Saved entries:
************
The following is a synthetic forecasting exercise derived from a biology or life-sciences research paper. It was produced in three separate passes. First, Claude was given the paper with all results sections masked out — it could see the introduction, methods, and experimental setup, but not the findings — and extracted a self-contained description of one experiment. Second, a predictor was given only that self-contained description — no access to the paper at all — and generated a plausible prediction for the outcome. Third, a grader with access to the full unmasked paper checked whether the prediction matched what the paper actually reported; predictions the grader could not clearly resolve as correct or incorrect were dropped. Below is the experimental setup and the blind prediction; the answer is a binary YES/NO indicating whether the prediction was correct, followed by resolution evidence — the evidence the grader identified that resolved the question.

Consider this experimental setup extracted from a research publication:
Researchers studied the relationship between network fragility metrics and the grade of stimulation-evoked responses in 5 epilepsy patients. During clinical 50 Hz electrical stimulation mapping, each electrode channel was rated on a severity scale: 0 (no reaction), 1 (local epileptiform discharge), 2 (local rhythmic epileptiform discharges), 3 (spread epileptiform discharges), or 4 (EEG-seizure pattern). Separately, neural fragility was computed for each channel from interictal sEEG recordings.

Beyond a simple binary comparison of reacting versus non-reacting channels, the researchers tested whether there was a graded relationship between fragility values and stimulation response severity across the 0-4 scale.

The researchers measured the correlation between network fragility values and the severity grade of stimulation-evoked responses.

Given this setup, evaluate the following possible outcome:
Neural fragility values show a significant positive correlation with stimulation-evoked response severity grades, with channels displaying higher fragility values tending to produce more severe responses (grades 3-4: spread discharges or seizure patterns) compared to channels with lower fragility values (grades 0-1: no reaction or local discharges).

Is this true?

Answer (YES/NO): NO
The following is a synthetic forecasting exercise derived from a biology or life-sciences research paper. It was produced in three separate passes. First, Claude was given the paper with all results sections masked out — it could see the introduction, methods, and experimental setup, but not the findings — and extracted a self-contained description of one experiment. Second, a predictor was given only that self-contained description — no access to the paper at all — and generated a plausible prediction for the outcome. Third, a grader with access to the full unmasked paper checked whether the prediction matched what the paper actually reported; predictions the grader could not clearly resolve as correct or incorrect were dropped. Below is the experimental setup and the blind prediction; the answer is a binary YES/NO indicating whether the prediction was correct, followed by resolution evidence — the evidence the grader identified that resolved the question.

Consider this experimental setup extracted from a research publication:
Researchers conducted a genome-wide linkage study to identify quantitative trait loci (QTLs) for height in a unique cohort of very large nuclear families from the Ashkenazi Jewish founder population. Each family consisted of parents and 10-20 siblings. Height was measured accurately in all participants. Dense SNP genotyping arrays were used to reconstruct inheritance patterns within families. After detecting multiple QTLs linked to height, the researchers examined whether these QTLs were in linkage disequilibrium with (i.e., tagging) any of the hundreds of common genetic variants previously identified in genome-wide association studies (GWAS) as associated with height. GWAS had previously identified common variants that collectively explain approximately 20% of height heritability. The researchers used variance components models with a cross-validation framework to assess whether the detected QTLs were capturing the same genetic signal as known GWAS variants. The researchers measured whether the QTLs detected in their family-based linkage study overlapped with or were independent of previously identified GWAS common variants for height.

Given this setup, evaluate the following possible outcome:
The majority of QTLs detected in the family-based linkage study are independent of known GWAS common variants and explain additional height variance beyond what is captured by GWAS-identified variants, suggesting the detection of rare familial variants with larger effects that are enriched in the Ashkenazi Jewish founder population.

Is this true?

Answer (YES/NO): YES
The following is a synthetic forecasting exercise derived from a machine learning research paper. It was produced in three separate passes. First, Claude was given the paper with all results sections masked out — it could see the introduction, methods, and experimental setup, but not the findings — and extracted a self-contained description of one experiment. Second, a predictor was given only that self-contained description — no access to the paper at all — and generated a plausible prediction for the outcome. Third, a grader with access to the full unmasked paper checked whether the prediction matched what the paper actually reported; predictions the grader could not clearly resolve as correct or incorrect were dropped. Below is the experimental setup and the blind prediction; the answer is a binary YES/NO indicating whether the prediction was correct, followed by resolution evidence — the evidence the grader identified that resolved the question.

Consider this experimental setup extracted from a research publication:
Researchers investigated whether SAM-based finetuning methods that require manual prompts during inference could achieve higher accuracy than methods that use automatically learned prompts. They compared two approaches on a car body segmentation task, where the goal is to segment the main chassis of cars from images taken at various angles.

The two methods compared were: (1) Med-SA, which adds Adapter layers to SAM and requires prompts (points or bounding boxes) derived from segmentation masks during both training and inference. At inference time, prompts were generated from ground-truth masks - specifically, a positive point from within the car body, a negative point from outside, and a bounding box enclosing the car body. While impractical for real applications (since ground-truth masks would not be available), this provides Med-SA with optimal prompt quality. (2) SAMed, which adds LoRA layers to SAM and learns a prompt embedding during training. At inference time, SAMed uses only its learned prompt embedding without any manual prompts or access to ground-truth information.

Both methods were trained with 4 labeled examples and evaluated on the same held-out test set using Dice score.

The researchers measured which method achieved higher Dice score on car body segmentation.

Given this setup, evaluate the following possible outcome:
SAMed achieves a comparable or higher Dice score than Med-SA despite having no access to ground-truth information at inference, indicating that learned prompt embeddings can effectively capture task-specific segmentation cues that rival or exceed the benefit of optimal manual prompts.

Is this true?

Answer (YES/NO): YES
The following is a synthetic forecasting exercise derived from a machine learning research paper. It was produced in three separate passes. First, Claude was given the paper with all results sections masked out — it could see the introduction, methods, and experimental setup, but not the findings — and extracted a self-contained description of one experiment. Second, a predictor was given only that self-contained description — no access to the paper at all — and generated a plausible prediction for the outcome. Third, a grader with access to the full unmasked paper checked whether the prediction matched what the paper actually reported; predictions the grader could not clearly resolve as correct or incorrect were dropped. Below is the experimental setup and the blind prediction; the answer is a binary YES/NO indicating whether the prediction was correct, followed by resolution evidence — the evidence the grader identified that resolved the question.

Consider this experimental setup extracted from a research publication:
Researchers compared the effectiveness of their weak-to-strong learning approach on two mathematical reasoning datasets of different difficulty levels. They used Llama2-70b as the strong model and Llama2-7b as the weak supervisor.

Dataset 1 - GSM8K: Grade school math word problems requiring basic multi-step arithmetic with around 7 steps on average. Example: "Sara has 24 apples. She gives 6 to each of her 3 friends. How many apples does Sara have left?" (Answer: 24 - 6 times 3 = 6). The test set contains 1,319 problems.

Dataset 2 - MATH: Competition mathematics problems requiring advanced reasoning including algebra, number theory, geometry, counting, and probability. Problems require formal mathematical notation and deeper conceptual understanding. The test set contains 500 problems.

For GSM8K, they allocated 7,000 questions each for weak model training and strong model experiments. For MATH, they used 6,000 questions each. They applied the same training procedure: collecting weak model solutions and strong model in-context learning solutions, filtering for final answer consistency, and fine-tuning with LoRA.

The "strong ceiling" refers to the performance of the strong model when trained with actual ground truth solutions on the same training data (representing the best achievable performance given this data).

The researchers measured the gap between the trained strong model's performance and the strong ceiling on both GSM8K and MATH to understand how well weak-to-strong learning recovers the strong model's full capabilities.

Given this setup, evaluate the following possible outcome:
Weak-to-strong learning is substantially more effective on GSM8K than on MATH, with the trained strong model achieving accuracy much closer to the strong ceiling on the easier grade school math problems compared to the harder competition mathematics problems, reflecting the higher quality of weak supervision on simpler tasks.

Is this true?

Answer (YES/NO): NO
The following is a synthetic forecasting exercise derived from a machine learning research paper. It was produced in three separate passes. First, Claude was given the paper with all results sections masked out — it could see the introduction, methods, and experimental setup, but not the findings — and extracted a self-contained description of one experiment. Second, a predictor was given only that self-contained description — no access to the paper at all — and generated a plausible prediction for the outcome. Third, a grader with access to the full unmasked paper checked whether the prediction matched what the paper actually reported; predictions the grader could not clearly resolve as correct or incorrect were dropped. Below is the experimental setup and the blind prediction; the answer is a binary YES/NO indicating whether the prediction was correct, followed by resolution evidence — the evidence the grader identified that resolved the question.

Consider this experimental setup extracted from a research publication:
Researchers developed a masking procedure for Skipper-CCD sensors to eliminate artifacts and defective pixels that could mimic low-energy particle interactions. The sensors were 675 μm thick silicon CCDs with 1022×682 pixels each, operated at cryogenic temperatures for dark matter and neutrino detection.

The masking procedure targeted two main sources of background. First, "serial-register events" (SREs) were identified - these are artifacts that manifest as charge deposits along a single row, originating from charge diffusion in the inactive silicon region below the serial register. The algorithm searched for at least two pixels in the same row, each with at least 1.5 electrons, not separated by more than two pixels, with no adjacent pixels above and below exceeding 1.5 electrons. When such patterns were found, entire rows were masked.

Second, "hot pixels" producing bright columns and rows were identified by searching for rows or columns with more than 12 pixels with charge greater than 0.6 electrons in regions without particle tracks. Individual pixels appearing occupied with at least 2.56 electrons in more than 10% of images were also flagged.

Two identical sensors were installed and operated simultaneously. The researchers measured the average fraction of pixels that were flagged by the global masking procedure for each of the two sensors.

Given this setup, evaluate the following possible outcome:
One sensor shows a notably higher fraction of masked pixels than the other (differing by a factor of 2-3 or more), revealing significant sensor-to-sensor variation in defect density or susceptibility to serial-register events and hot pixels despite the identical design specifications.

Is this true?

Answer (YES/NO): NO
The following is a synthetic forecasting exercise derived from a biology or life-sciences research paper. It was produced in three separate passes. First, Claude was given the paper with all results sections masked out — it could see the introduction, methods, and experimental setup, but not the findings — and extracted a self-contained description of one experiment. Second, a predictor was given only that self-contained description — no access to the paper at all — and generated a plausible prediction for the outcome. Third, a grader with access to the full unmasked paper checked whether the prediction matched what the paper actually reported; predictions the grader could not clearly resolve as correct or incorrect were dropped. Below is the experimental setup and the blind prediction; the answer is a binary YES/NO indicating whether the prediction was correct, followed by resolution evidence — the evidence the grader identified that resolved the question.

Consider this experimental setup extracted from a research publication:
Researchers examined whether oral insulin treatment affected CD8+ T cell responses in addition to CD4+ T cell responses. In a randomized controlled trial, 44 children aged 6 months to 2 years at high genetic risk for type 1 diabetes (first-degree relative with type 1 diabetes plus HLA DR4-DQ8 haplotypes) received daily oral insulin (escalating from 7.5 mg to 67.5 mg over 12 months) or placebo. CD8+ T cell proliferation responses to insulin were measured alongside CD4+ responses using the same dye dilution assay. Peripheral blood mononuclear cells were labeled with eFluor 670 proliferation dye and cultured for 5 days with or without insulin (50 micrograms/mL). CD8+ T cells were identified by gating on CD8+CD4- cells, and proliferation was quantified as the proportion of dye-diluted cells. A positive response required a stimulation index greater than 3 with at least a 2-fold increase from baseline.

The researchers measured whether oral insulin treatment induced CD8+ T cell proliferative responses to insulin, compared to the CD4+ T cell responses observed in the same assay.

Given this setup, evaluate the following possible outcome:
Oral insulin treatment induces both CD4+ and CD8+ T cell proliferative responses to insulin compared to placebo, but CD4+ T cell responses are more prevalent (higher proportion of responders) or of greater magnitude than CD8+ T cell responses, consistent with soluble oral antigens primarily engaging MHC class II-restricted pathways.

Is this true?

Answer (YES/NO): NO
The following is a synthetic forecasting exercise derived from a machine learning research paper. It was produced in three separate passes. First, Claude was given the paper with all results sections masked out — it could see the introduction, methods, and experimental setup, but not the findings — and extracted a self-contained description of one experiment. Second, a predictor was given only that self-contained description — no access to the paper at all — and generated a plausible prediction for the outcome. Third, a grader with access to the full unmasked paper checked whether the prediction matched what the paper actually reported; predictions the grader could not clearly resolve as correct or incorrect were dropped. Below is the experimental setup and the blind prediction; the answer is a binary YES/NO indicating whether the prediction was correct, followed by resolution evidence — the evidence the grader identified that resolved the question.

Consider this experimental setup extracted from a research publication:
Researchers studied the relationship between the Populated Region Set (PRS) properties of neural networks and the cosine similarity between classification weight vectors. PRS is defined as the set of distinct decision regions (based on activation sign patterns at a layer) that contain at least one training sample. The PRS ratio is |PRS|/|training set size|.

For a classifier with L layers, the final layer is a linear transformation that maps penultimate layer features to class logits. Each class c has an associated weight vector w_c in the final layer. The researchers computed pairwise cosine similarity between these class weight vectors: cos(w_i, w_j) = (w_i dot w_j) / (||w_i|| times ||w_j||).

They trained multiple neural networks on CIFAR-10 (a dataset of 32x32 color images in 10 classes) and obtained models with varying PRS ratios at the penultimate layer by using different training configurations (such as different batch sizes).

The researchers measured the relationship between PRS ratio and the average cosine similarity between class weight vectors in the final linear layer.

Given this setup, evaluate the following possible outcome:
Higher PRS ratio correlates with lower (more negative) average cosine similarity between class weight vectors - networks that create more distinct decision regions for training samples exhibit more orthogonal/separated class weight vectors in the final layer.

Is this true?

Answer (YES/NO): YES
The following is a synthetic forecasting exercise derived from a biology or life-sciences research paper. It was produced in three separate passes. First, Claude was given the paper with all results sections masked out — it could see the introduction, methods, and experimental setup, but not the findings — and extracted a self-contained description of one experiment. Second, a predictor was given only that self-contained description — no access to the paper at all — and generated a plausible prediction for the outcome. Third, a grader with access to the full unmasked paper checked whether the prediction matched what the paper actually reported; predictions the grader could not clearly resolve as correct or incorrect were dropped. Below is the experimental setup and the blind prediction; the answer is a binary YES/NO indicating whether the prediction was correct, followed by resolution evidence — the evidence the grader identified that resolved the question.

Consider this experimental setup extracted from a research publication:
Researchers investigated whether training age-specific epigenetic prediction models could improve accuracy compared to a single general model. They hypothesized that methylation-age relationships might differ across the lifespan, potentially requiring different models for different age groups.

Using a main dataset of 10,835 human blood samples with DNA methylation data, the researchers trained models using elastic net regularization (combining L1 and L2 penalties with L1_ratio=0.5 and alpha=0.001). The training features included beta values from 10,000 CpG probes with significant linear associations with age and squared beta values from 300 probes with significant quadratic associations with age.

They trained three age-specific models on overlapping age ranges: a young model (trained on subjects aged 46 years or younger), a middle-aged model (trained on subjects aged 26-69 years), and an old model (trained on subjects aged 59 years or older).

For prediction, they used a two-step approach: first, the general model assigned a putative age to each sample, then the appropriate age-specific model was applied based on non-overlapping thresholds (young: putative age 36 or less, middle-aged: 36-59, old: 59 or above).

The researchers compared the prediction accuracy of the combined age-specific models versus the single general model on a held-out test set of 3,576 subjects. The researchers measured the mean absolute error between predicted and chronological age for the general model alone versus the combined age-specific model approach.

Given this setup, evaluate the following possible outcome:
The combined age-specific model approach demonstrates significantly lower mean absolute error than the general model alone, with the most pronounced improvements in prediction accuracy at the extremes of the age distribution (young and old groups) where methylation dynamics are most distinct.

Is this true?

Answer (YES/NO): NO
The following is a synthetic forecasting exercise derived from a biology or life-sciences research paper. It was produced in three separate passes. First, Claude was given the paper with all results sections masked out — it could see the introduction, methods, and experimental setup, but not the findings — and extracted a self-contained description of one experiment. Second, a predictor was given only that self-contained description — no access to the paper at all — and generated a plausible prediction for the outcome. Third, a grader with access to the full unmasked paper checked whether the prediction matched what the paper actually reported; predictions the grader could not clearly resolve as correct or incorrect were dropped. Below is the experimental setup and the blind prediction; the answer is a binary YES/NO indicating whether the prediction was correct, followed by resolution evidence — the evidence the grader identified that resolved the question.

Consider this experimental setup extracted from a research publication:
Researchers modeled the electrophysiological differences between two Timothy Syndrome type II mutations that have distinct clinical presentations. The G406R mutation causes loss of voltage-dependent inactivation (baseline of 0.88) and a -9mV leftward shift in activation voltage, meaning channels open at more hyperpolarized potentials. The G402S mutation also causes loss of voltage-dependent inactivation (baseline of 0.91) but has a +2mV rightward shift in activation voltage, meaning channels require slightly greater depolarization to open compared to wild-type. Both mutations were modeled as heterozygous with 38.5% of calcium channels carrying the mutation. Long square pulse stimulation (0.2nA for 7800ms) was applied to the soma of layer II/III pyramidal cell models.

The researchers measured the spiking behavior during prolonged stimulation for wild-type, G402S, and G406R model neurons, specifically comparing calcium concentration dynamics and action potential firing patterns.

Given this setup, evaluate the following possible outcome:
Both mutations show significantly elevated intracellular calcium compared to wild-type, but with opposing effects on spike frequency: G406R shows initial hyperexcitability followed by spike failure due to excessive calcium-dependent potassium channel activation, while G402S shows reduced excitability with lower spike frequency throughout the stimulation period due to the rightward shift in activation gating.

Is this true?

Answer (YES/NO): NO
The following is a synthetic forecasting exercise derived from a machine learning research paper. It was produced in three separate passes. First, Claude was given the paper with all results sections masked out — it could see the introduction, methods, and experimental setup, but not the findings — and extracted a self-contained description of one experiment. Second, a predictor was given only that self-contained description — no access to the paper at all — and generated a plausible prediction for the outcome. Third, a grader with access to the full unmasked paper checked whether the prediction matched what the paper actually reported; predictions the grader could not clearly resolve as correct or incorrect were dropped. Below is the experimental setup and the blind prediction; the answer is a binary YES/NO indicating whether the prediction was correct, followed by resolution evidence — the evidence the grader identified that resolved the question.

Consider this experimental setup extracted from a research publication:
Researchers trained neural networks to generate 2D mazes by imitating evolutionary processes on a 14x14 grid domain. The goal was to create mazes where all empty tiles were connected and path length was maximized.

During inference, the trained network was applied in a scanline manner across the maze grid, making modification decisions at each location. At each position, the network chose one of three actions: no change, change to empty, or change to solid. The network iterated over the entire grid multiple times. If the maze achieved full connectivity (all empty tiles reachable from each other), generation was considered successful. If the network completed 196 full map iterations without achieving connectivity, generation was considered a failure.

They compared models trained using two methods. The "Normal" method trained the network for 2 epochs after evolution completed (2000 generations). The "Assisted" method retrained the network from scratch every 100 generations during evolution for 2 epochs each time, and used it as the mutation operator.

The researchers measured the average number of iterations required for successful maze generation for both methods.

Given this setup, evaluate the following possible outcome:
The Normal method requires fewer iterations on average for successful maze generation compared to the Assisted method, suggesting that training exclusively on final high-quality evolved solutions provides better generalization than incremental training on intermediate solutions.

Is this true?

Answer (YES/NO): NO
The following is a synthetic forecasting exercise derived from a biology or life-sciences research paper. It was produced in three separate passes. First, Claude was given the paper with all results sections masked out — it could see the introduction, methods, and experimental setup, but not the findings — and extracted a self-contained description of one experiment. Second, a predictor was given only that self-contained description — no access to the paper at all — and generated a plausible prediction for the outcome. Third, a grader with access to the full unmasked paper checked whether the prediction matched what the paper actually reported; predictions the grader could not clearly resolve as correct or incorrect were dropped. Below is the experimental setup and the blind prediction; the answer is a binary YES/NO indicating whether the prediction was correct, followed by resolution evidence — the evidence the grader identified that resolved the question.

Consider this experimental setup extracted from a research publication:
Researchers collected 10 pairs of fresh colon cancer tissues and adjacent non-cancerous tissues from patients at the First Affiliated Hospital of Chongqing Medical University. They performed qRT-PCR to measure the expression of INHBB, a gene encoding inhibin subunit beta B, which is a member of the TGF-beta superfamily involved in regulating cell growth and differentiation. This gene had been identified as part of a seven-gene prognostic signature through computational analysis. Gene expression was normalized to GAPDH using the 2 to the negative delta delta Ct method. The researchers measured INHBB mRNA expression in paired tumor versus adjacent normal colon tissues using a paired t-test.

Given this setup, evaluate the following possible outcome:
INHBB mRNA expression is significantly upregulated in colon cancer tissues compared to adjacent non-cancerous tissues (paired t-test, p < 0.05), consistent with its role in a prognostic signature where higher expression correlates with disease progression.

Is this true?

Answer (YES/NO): YES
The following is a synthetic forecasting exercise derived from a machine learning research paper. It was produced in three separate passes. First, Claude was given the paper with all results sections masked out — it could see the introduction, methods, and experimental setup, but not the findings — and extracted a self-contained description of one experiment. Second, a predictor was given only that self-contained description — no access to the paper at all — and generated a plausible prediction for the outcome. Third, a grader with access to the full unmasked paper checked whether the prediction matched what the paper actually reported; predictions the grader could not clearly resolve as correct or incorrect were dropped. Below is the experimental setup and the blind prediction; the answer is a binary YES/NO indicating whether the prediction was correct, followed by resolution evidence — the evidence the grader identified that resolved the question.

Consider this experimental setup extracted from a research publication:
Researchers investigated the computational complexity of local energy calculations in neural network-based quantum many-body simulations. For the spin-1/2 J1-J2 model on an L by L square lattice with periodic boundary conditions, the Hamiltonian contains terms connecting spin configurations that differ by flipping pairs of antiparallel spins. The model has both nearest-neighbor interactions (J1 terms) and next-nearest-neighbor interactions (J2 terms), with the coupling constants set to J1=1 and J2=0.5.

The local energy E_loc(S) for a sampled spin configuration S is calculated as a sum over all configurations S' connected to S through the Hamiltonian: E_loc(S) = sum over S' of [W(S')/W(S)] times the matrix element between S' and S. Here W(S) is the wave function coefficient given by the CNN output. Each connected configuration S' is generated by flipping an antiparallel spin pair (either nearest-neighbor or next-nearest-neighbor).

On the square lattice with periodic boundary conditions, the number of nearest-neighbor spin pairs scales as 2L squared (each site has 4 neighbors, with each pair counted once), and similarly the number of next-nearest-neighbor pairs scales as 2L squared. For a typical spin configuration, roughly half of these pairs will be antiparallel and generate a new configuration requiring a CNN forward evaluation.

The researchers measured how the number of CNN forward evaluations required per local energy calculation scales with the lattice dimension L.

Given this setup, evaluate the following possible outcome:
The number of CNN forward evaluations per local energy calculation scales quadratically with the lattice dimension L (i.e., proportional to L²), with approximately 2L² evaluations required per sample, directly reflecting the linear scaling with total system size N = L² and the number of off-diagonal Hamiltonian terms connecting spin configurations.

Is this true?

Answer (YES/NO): YES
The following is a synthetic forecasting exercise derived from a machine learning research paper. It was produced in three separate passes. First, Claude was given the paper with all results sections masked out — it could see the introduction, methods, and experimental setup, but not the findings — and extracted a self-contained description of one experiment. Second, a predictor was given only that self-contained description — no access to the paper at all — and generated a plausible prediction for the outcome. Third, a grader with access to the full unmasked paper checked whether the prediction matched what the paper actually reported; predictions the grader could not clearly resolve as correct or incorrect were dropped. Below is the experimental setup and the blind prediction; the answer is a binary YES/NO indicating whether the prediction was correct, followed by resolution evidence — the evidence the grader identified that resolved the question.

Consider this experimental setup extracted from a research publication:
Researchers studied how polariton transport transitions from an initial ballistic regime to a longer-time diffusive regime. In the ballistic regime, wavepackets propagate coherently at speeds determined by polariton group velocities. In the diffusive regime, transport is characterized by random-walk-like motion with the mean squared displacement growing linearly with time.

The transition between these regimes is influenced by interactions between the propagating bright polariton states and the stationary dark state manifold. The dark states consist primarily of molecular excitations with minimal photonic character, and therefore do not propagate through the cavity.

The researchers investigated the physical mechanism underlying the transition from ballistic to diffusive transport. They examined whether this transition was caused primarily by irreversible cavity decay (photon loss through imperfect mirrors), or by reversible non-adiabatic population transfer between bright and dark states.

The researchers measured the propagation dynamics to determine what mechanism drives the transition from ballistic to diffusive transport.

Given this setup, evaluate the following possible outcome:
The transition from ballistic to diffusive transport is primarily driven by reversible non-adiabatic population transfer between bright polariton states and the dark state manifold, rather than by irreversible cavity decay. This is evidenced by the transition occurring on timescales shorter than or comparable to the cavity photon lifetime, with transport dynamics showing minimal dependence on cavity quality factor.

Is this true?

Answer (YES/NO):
************
WHAT YOU NEED TO DO:
Search the data and copy each line containing "values".

SOLUTION TO THIS TASK:
Beyond a simple binary comparison of reacting versus non-reacting channels, the researchers tested whether there was a graded relationship between fragility values and stimulation response severity across the 0-4 scale.
The researchers measured the correlation between network fragility values and the severity grade of stimulation-evoked responses.
Neural fragility values show a significant positive correlation with stimulation-evoked response severity grades, with channels displaying higher fragility values tending to produce more severe responses (grades 3-4: spread discharges or seizure patterns) compared to channels with lower fragility values (grades 0-1: no reaction or local discharges).
Using a main dataset of 10,835 human blood samples with DNA methylation data, the researchers trained models using elastic net regularization (combining L1 and L2 penalties with L1_ratio=0.5 and alpha=0.001). The training features included beta values from 10,000 CpG probes with significant linear associations with age and squared beta values from 300 probes with significant quadratic associations with age.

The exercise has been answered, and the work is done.